第24期会長 今川 恭子


第24期会長 今川恭子


 昨年(2019年)の選挙で再任して戴き,会長として2期目を務めることになりました。ご支持にあらためて御礼申し上げます。第24期の歩みは,学会設立51年目からのスタートとなります。音楽教育の変わらぬ本質と新しい時代への対応とを視野に入れながらさらなる発展を遂げるべく,本多副会長,木村事務局長はじめ役員・委員一同と共に,すべての会員の皆様にお力添えいただきながら精一杯務めてまいります。どうぞよろしくおねがいいたします。

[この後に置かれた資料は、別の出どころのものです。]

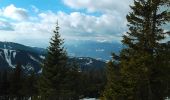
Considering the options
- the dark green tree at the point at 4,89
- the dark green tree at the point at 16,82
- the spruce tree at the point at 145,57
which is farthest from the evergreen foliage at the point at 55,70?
the dark green tree at the point at 4,89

 第24期は,社会全体が新型コロナウィルス感染症拡大に覆われる中での船出となりました。収束の見通しが不透明な中で,この事態が社会の変革の契機になるのだとしたら,どのような状況にせよ私たちは前を向いて行かねばなりません。「音楽の学びと教え」の「これから」を考えるという,私たちに課せられた課題は重大であると考えます。いま目の前にある問題に対処することももちろん必要ですし,今だからこその本質を見据えた議論の場を確保することも大事にしたいと思います。


 「人と人とが関わり合うこと」そのものがリスクだと言われるようになってしまった今,「音楽の学びと教え」をめぐってさまざまなことが起こっています。会員の皆様はそれぞれの立場で,さまざまな思いをもってそれらを見つめておられることでしょう。「不要不急」と言われて真っ先に閉ざされてしまった対面での演奏活動や音楽教育の場は,枚挙にいとまがありません。感染拡大を防ぐためには致し方ないことなのでしょう。その一方で,外出制限された人々の歌声が続々とバルコニーから聞こえてきたという海外のニュースや,オンラインでの演奏配信,遠隔合奏や遠隔合唱をやろうという苦心と工夫,オンラインでのレッスンやワークショップ,音楽遊びの例も見られます。人々は,共に音楽をせずにはいられないのではないでしょうか。人と人とが響き合うことの意味を,研究と実践の両面から深く探究するべき時なのかもしれません。


 さて,前期の課題としてあげたのは,「多様性を尊重した研究と実践およびその交流の推進」,「学会の社会的役割を自覚した活動の充実」,「学際的研究の推進」の3つでした。この振り返りはニュースレター第79号に書かせていただきました。いずれも一定の成果をあげつつも努力の継続が必要であり,今期もこれらの課題には継続して取り組んでいきたいと考えます。加えて組織・運営面においては,持続可能な学会としての体制固めを推進いたします。具体的には,会員データベースの引き続きの整備,電子投稿の実現,広報のWeb化などです。さらに,前期将来構想ワーキンググループが下地を作ってくださった「あらゆる世代に活躍していただく」ための制度改革も,進めていきたいと考えています。最後にもうひとつ,国際化はこの新型コロナウィルス感染症危機によって,非常に難しい環境に置かれています。APSMER(Asia Pacific Symposium for Music Education Research)東京開催や韓国音楽教育学会(KMES)との交流の継続など,グローバルな研究交流が後退することのないように取り組んでまいります。


 学会は,音楽教育に様々な立場で関わる方々,音楽教育に関心をおもちの方々お一人お一人の力によって運営されています。皆様と力を合わせて,よりよい音楽教育の未来のために力を尽くしていきます。皆様のご協力を,心よりお願い申し上げます。